After recruiting an ACHD specialist and a statistician for the effort, Drs. Huang and Delaney set out to develop a model to help optimize determination of timing of interventions such as PVR in rTOF patients. Dr. Huang's dream is to develop a model for Fontan transplant timing prediction. However, the team decided to first prove the model's effectiveness with rTOF patients, a much larger population than that of Fontan patients.
The stakes of this work are high, as performing PVR or transplantation at the optimal time is associated with a reduction in morbidity and mortality along with an improvement in functional capacity, quality of life, and life expectancy.
A Timing Model Based on Optimal Stopping Theory
Dr. Huang and her colleagues derived a timing model for PVR in patients with rTOF based on optimal stopping theory. A strategy used most commonly in finance and economics, optimal stopping theory aims to pinpoint when to take an irreversible action in the face of uncertainty to maximize the likelihood of the best outcome.
To apply their model, the research team first identified four patient-specific inputs:
- Clinical score based on indicators from cardiac MRI, the cardiopulmonary exercise test, and many other clinical parameters
- Outcome, with definitions of good and poor outcomes based on related studies in the literature
- Rate of clinical decline, in which the patient is scored based on their acquired risk factors at the time of intervention/treatment and six to 12 months prior
- Rate of time preference, which references how much value is assigned to the patient's current clinical state over their future well-being
By plugging these four inputs into a formula, a clinical score is calculated for the patient. Upper (kH) and lower (kL) thresholds are also established. If the score is above the kH value, the patient is considered too well for PVR, and the clinician should adopt a "watchful waiting" approach. If it is below the kL value, the patient is considered too sick for PVR in their current clinical state.
Dr. Huang and her colleagues plan next to validate the model with clinical data drawn from a large cohort of patients who have undergone PVR.
"We want to retrospectively apply this model to those patients to see how it performs," she says. "Based on the actual outcome, is our model correct when it predicts a patient should or shouldn't have PVR?"
Achieving 80% correct recommendations would be the ideal, according to Dr. Huang, who adds that the model should be given further consideration for use in the clinical practice setting if it performs better than the clinicians.
"This is because we know all patients in the cohort ultimately underwent PVR," she explains. "Therefore, if the proposed model provides a correct recommendation for a higher percentage of patients than the current guidelines—meaning it identifies more patients who go on to have good outcomes and correctly recommends against PVR for at least one patient who experienced a poor outcome—then the model can be considered to outperform the current guideline."
The team's ultimate goal is to develop a model that can be modified to fit different disease processes for different decision-making in adults with congenital heart diseases. This would include determining the optimal timing for transplantation in patients with failing Fontan so that they can have the ideal outcome that Dr. Delaney has.
"This work has tremendous implications for the later health and long-term outlook for our young patients with congenital heart disease," says ACHD cardiologist Doreen DeFaria Yeh, MD. "If we can more precisely predict who will do very well with PVR, and who might not do well with PVR, we can better individualize our recommendations for patients and observe better long-term outcomes in our older ACHD patients."

Task requirements » Repeat, word for word, the part of the PVR timing model text that begins at "A Timing Model Based" and ends after "the best outcome.".

(Stored data entries)
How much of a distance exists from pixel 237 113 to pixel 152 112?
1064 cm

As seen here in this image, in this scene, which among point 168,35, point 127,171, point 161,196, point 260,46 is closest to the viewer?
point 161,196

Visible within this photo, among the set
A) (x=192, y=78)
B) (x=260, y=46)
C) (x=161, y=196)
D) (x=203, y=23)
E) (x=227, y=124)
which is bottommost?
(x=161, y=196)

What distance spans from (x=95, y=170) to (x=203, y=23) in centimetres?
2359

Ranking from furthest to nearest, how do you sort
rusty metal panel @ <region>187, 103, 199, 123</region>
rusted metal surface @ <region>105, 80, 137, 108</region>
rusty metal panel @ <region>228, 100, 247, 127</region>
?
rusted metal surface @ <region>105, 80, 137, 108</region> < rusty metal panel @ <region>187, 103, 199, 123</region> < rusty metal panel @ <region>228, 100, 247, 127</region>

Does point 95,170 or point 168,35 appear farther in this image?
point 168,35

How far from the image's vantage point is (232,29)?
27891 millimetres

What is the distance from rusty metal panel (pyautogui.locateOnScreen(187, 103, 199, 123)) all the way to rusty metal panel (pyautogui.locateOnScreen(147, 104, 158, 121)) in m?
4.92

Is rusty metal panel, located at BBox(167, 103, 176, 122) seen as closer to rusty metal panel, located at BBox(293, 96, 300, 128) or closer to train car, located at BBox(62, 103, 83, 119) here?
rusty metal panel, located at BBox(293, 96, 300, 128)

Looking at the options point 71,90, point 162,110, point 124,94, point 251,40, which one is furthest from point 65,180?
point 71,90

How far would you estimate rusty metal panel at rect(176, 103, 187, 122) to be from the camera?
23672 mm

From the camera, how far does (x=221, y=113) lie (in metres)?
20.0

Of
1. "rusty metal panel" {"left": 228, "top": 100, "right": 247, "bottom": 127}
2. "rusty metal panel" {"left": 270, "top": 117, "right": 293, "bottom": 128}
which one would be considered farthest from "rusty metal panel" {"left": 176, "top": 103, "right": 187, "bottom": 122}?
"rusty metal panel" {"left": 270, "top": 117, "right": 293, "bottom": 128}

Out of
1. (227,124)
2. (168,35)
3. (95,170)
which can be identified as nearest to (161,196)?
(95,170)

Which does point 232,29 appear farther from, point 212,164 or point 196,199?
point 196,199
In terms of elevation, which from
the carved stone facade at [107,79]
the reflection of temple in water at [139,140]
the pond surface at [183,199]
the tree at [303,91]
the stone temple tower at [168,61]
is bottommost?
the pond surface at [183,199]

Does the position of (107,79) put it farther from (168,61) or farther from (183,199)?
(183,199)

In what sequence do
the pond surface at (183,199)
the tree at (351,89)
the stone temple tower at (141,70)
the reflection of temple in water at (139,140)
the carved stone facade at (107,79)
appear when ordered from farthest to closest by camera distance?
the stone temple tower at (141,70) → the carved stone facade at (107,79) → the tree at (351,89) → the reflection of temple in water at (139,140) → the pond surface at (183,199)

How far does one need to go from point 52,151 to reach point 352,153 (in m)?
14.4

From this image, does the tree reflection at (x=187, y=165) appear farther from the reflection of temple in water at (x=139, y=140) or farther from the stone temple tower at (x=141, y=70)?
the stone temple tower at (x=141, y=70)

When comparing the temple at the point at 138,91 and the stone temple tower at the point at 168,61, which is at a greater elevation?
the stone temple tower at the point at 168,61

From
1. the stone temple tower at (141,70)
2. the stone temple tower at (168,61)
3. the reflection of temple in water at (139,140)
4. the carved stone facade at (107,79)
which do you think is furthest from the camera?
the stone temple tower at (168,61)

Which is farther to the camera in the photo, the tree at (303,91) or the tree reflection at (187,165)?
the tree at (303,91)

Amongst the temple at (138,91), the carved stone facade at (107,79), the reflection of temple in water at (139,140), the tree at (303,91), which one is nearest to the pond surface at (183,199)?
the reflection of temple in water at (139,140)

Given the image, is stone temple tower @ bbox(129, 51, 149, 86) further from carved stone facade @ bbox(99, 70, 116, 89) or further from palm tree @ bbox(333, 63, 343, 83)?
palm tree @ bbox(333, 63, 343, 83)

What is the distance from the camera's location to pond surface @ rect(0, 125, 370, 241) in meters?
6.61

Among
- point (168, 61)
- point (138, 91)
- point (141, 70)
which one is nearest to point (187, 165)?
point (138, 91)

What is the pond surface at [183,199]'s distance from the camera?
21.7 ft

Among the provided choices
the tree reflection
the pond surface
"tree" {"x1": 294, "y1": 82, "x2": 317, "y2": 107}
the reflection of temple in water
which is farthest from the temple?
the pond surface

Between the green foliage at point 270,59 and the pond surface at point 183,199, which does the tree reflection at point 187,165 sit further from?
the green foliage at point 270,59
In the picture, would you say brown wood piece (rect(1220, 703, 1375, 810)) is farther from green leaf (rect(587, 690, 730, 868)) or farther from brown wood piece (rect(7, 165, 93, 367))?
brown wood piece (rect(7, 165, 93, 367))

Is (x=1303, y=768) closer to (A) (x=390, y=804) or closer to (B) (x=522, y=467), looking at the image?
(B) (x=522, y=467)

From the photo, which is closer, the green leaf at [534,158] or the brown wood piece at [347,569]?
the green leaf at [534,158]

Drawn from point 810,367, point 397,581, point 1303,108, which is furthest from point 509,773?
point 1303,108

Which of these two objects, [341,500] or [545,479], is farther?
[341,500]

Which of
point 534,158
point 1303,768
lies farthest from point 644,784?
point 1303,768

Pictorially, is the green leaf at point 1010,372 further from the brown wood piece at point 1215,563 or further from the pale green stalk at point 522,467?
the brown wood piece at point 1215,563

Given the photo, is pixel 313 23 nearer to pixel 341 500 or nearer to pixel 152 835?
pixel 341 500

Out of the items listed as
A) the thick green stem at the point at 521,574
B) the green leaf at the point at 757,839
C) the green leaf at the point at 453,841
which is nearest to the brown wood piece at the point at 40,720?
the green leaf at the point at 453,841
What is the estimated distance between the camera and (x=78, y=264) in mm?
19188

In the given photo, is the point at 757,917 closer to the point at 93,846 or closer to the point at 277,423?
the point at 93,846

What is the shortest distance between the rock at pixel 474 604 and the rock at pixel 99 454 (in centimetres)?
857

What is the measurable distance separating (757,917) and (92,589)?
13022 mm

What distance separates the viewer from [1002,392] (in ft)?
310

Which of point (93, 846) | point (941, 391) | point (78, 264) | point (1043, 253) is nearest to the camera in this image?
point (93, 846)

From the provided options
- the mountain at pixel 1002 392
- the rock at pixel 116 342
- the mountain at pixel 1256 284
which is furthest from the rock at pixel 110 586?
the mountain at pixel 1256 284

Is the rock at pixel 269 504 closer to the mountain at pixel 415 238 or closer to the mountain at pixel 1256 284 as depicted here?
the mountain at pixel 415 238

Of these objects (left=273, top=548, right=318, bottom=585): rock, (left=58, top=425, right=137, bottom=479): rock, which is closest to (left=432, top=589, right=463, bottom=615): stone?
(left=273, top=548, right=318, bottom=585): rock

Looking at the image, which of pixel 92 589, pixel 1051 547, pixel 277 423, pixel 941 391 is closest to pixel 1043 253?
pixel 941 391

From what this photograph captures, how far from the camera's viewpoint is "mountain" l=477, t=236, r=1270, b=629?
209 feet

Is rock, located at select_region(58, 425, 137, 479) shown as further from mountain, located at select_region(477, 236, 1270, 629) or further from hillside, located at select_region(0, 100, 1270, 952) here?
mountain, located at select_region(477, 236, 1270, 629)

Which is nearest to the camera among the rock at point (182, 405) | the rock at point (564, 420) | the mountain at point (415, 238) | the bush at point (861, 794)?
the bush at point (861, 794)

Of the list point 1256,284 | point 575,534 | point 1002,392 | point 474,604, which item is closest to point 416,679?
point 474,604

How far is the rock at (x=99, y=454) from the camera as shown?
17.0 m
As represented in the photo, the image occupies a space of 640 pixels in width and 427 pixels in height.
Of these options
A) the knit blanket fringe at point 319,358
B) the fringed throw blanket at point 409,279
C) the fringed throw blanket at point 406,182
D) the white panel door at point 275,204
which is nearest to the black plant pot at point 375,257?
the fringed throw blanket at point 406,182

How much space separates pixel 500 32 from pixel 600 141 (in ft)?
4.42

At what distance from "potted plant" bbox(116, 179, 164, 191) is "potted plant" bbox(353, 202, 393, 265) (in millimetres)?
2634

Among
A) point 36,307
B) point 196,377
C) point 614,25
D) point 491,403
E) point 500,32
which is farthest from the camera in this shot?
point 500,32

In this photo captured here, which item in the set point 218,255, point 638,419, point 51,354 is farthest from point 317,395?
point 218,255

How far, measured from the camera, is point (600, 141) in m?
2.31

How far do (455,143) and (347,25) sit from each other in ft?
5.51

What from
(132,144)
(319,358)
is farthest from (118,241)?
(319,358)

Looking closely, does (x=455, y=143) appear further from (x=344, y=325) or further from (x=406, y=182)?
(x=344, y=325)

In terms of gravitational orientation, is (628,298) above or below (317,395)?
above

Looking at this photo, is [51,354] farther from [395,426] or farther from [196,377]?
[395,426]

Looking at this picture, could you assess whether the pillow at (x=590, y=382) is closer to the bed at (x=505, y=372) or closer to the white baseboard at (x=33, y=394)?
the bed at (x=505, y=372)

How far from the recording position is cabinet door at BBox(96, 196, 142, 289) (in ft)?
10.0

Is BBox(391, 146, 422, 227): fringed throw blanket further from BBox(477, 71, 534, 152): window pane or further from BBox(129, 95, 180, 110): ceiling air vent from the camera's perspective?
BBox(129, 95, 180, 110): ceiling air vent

Task output »
A Timing Model Based on Optimal Stopping Theory
Dr. Huang and her colleagues derived a timing model for PVR in patients with rTOF based on optimal stopping theory. A strategy used most commonly in finance and economics, optimal stopping theory aims to pinpoint when to take an irreversible action in the face of uncertainty to maximize the likelihood of the best outcome.